Thanks for joining me for the fifth and final part of my series known as “What is Plot?” I’ve never done any type of blog series before, but I think this one turned out well for a first-timer. It’s been fun and I hope to be able to do another sometime in the near future. This last part is about subplots, so without further ado, let’s get to it!
It’s no secret that authors sometimes like to tell more than one story within a novel (look at the novels by Elizabeth Kostova). Running alongside the main plot of the story are subplots about the main character (or other characters). Authors use subplots to add suspense/mystery/obstacles to the story they’re telling. A subplot is not just limited to adding suspense/mystery/obstacles, though. Subplots are very good for adding past information (that, actually, is how I’m using a subplot in my own novel). Traditionally, two types of subplots exist:
- Hinged: This type of subplot, through the course of the story, becomes part of the main plot.
- Parallel: In this type of subplot, the story switches between the main plot and a subplot. Here, the details from a subplot can affect the plot. The two are usually used to dramatize each other.

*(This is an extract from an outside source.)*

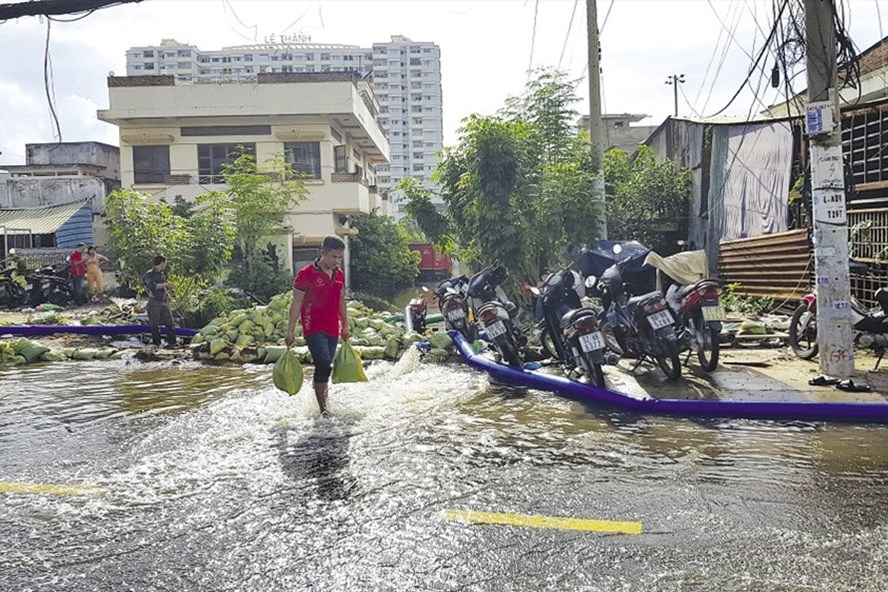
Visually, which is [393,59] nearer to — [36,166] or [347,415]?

Subplots almost always support the protagonist of your story and should rarely (though, there are exceptions) be introduced at the beginning of a novel. Regina Brooks, author of “Writing Great Books for Young Adults,” has this piece of advice: “Subplots can add layers of complexity to your novel and help add color and story to your characters. But be careful how you use them. Remember they’re subplots—subservient to your main plot. Your main plot should always come first.”